▶ Task details
Please copy the following records word for word.

▶ Dataset rows
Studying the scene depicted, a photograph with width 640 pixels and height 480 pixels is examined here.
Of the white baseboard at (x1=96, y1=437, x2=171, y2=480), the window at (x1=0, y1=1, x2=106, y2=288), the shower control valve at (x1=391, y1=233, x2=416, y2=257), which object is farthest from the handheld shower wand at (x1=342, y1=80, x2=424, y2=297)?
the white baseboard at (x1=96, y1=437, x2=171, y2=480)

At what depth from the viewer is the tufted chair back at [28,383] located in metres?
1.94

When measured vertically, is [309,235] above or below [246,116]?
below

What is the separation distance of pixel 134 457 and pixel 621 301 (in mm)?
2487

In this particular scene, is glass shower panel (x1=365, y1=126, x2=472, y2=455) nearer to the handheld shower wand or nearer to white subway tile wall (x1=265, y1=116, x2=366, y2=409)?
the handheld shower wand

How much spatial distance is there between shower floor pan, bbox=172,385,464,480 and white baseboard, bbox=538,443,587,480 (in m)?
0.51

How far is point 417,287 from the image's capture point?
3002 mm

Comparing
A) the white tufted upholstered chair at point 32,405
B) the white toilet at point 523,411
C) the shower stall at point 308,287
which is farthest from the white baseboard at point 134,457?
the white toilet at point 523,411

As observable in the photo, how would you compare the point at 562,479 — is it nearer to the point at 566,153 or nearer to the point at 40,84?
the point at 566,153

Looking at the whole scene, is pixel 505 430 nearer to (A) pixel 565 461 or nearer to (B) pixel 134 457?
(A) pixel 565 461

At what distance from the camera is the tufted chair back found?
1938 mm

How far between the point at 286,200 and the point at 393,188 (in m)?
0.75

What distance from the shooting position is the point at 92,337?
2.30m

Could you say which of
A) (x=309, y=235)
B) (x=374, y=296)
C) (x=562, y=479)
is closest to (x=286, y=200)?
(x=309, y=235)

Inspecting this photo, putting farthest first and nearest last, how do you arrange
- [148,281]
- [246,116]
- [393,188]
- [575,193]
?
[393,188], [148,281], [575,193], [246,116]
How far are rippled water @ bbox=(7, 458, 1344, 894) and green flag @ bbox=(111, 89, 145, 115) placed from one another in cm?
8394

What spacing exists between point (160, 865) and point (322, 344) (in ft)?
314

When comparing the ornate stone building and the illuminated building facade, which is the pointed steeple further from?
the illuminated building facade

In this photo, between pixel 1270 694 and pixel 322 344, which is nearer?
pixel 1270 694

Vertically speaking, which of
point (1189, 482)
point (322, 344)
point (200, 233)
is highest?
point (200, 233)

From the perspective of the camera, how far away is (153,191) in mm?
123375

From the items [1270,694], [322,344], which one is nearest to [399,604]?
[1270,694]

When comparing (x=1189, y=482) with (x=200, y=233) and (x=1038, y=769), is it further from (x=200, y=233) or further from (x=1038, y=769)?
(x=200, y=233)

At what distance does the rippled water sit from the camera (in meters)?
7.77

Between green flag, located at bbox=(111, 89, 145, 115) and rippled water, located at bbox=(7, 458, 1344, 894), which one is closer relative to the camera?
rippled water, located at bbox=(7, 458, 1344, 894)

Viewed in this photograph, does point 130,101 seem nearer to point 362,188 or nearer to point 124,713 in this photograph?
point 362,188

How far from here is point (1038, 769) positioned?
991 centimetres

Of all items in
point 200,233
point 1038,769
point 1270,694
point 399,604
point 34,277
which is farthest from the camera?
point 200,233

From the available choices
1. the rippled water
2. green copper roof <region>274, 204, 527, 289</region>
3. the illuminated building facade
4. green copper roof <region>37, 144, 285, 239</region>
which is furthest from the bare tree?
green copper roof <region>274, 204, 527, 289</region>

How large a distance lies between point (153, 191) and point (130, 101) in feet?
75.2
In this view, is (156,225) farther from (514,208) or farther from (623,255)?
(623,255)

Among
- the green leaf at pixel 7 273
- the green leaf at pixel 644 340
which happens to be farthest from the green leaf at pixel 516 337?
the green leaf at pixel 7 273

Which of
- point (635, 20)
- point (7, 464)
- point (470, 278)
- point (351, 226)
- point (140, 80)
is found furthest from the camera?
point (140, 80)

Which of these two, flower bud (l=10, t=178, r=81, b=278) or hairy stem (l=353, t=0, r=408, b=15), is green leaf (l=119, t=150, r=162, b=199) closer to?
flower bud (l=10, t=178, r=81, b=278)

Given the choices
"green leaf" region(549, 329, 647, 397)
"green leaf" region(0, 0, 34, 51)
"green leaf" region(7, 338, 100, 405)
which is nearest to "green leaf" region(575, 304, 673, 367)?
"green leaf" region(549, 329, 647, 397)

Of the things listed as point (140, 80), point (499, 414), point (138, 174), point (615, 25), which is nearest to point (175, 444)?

▶ Response to this task
Studying the scene depicted, a photograph with width 640 pixels and height 480 pixels is examined here.
Of the white baseboard at (x1=96, y1=437, x2=171, y2=480), the window at (x1=0, y1=1, x2=106, y2=288), the shower control valve at (x1=391, y1=233, x2=416, y2=257), which object is farthest from the handheld shower wand at (x1=342, y1=80, x2=424, y2=297)?
the white baseboard at (x1=96, y1=437, x2=171, y2=480)

At what depth from the viewer is the tufted chair back at [28,383] located in metres?
1.94

When measured vertically, is [309,235] above or below [246,116]?
below

What is the separation distance of pixel 134 457 and pixel 621 301 (in mm)?
2487

In this particular scene, is glass shower panel (x1=365, y1=126, x2=472, y2=455) nearer to the handheld shower wand or nearer to white subway tile wall (x1=265, y1=116, x2=366, y2=409)?
the handheld shower wand

How much spatial distance is there between shower floor pan, bbox=172,385,464,480 and white baseboard, bbox=538,443,587,480 (in m)?
0.51

How far is point 417,287 from the image's capture point?
3002 mm

Comparing
A) the white tufted upholstered chair at point 32,405
B) the white toilet at point 523,411
C) the shower stall at point 308,287
which is farthest from the white baseboard at point 134,457?
the white toilet at point 523,411

As observable in the photo, how would you compare the point at 562,479 — is it nearer to the point at 566,153 or nearer to the point at 40,84?
the point at 566,153

Looking at the whole scene, is pixel 505 430 nearer to (A) pixel 565 461 or nearer to (B) pixel 134 457?
(A) pixel 565 461

At what distance from the camera is the tufted chair back found?
1938 mm

How far between the point at 286,200 and the point at 393,188 (in m)?
0.75

What distance from the shooting position is the point at 92,337?
2.30m

Could you say which of
A) (x=309, y=235)
B) (x=374, y=296)
C) (x=562, y=479)
is closest to (x=286, y=200)?
(x=309, y=235)

Inspecting this photo, putting farthest first and nearest last, how do you arrange
- [148,281]
- [246,116]
- [393,188]
- [575,193]
?
[393,188], [148,281], [575,193], [246,116]
How far are rippled water @ bbox=(7, 458, 1344, 894) and green flag @ bbox=(111, 89, 145, 115) placed from one another in cm?
8394

What spacing exists between point (160, 865) and point (322, 344) (in ft)?
314

When comparing the ornate stone building and the illuminated building facade, which is the pointed steeple further from?
the illuminated building facade

In this photo, between pixel 1270 694 and pixel 322 344, which is nearer?
pixel 1270 694

Vertically speaking, which of
point (1189, 482)
point (322, 344)
point (200, 233)
is highest?
point (200, 233)

From the perspective of the camera, how far away is (153,191) in mm?
123375

From the items [1270,694], [322,344], which one is nearest to [399,604]?
[1270,694]

When comparing (x=1189, y=482) with (x=200, y=233) and (x=1038, y=769), is it further from (x=200, y=233) or further from (x=1038, y=769)?
(x=200, y=233)

At what distance does the rippled water sit from the camera (in meters)?
7.77

Between green flag, located at bbox=(111, 89, 145, 115) and rippled water, located at bbox=(7, 458, 1344, 894), which one is closer relative to the camera?
rippled water, located at bbox=(7, 458, 1344, 894)

Viewed in this photograph, does point 130,101 seem nearer to point 362,188 or nearer to point 124,713 in this photograph?
point 362,188

How far from here is point (1038, 769) positioned?
991 centimetres

Of all items in
point 200,233
point 1038,769
point 1270,694
point 399,604
point 34,277
which is farthest from the camera?
point 200,233

From the available choices
1. the rippled water
2. green copper roof <region>274, 204, 527, 289</region>
3. the illuminated building facade
4. green copper roof <region>37, 144, 285, 239</region>
which is furthest from the bare tree?
green copper roof <region>274, 204, 527, 289</region>

How large a distance lies between point (153, 191) and point (130, 101) in feet?
75.2
In this view, is (156,225) farther from (514,208) or farther from (623,255)?
(623,255)

Among
- the green leaf at pixel 7 273
- the green leaf at pixel 644 340
which happens to be farthest from the green leaf at pixel 516 337?
the green leaf at pixel 7 273

Which of
- point (635, 20)
- point (7, 464)
- point (470, 278)
- point (351, 226)
- point (140, 80)
is found furthest from the camera?
point (140, 80)

Which of these two, flower bud (l=10, t=178, r=81, b=278) or hairy stem (l=353, t=0, r=408, b=15), is green leaf (l=119, t=150, r=162, b=199) closer to?
flower bud (l=10, t=178, r=81, b=278)

Given the choices
"green leaf" region(549, 329, 647, 397)
"green leaf" region(0, 0, 34, 51)
"green leaf" region(7, 338, 100, 405)
which is nearest to "green leaf" region(575, 304, 673, 367)?
"green leaf" region(549, 329, 647, 397)

Of the things listed as point (140, 80), point (499, 414), point (138, 174), point (615, 25), which is nearest to point (175, 444)?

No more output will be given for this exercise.